__Extracted text__
• • • • • • •

Gihan Kovacs, UAE Regional Sales Director, Forcepoint, explains why AI-driven enterprises must embed data security into their cyber resilience strategy, emphasizing continuous visibility, AI governance, regulatory compliance, and the protection of sensitive data across dynamic digital environments.
Enterprise data no longer sits within clearly defined boundaries. It moves fluidly across cloud platforms, connected devices, collaboration tools and AI-enabled systems that process information in real time — often without a human on the other end. The speed, scale and sophistication of data movement today have fundamentally exposed the limits of traditional security models, requiring an entirely new approach to data security for digital and AI-first organizations.
Think of it this way: When BYOD emerged, security teams had no inventory, no policy and no authority over the devices touching corporate data. Now, AI agents and tools are creating the same problem at the data layer, only faster and at far greater scale. Most organizations lack sufficient visibility into how AI tools are interacting with their data, creating an invisible breach waiting to happen. And even those with visibility often struggle to prioritize the right controls.
For organizations in the UAE, where AI adoption continues to advance across sectors such as finance, government, healthcare and energy, this shift is reshaping how leaders think about cyber resilience. As AI agents now take on autonomous roles and introduce data risks that extend far beyond initial access, security can no longer stop at the perimeter or the endpoint. It must follow the data itself.

• • • • • • •

__Record excerpts__
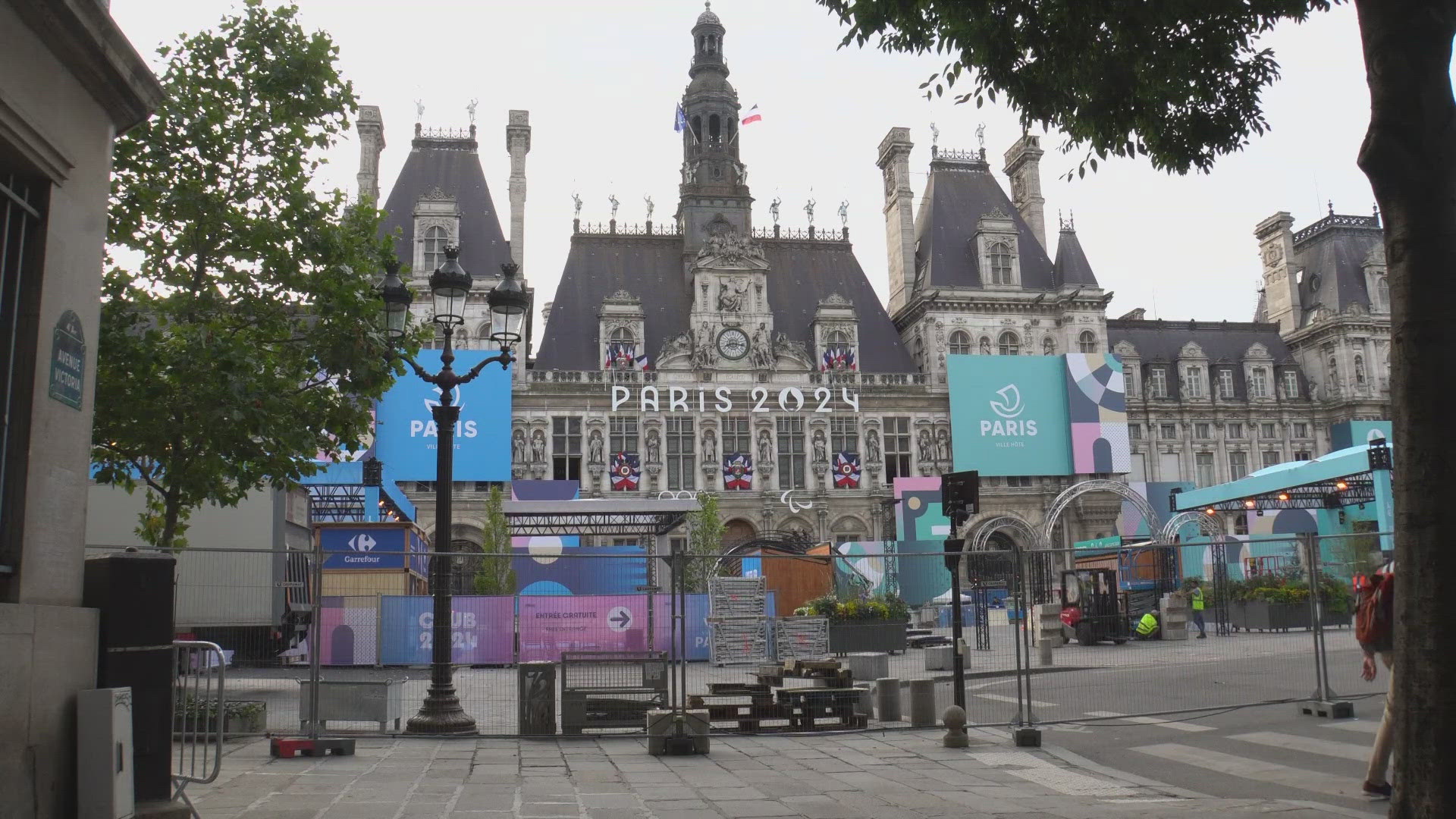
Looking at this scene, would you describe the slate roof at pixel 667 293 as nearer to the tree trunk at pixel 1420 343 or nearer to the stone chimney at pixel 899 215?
the stone chimney at pixel 899 215

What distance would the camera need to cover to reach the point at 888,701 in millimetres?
14305

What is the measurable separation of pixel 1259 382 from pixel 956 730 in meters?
55.4

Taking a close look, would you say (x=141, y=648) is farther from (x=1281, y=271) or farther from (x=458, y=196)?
(x=1281, y=271)

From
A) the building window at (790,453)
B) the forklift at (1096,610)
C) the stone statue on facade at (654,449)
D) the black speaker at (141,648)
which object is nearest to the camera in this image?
the black speaker at (141,648)

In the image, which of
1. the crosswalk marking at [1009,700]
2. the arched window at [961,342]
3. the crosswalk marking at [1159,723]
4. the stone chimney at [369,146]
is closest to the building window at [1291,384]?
the arched window at [961,342]

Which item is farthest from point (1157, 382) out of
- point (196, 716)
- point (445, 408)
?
point (196, 716)

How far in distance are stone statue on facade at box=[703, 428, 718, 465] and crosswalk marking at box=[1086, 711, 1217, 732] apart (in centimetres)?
3425

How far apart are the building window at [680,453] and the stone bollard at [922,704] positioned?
35.0m

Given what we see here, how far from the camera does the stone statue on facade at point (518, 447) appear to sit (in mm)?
47281

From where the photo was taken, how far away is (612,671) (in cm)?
1350

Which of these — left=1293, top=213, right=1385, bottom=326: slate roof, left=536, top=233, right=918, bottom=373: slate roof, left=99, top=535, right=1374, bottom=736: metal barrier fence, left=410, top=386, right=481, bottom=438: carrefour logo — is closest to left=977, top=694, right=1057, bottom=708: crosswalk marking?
left=99, top=535, right=1374, bottom=736: metal barrier fence

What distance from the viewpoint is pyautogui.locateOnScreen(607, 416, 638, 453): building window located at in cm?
4838

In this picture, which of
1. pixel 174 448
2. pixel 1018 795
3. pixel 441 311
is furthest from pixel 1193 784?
pixel 174 448

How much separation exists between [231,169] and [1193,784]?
1322 centimetres
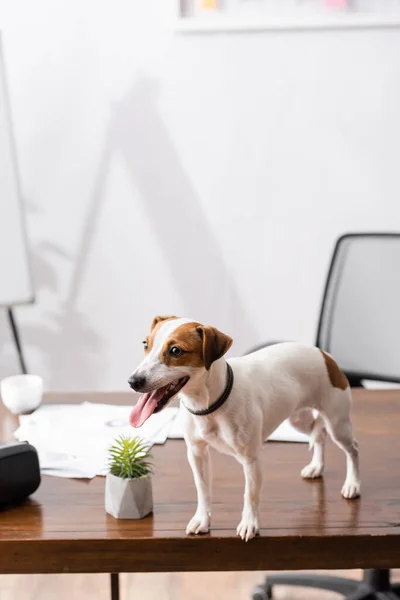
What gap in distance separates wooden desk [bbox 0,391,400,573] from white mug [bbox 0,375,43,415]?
36cm

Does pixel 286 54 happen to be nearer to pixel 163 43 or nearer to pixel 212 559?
pixel 163 43

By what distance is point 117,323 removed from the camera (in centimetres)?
292

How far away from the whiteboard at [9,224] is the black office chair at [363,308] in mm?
977

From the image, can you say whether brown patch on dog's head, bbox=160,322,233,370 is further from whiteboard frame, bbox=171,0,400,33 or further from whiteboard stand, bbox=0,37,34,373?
whiteboard frame, bbox=171,0,400,33

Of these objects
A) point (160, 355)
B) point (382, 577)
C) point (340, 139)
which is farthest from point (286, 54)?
point (160, 355)

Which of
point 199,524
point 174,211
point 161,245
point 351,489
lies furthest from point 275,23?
point 199,524

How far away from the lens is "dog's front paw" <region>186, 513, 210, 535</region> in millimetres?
1076

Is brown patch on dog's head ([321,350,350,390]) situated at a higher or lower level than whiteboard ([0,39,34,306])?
higher

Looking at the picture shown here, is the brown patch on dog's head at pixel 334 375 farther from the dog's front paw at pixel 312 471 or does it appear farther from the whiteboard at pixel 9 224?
the whiteboard at pixel 9 224

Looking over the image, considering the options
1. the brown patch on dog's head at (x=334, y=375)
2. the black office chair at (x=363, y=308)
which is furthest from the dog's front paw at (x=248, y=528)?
the black office chair at (x=363, y=308)

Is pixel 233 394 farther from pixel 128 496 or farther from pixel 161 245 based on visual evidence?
pixel 161 245

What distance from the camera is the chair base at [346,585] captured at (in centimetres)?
187

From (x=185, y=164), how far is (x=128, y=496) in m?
1.83

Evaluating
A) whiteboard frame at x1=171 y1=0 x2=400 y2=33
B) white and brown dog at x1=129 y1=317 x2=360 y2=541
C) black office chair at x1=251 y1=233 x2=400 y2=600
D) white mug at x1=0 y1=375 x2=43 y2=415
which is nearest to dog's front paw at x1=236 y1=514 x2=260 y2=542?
white and brown dog at x1=129 y1=317 x2=360 y2=541
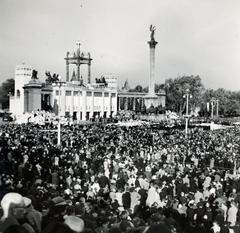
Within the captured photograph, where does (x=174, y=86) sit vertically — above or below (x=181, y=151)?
above

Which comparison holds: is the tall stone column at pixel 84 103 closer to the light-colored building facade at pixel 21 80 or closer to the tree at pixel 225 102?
the light-colored building facade at pixel 21 80

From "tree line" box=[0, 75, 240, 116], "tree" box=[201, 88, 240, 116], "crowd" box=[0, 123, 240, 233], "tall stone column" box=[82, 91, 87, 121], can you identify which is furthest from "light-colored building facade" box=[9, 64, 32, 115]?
"crowd" box=[0, 123, 240, 233]

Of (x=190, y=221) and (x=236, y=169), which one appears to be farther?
(x=236, y=169)

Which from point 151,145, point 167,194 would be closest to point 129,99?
point 151,145

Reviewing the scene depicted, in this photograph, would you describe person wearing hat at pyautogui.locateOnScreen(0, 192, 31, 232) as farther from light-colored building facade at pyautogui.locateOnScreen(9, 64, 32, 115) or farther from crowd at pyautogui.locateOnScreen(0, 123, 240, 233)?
light-colored building facade at pyautogui.locateOnScreen(9, 64, 32, 115)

• • • • • • •

__Instructions__
1. In the article on AI and data security, what job title does Gihan Kovacs hold?
2. From the article on AI and data security, pull out the passage from "Gihan Kovacs, UAE" up to and including "and AI-first organizations.".
3. List every sector that the article on AI and data security names as advancing AI adoption in the UAE.

__Responses per task__
1. UAE Regional Sales Director at Forcepoint.

2.
Gihan Kovacs, UAE Regional Sales Director, Forcepoint, explains why AI-driven enterprises must embed data security into their cyber resilience strategy, emphasizing continuous visibility, AI governance, regulatory compliance, and the protection of sensitive data across dynamic digital environments.
Enterprise data no longer sits within clearly defined boundaries. It moves fluidly across cloud platforms, connected devices, collaboration tools and AI-enabled systems that process information in real time — often without a human on the other end. The speed, scale and sophistication of data movement today have fundamentally exposed the limits of traditional security models, requiring an entirely new approach to data security for digital and AI-first organizations.

3. Finance, government, healthcare, energy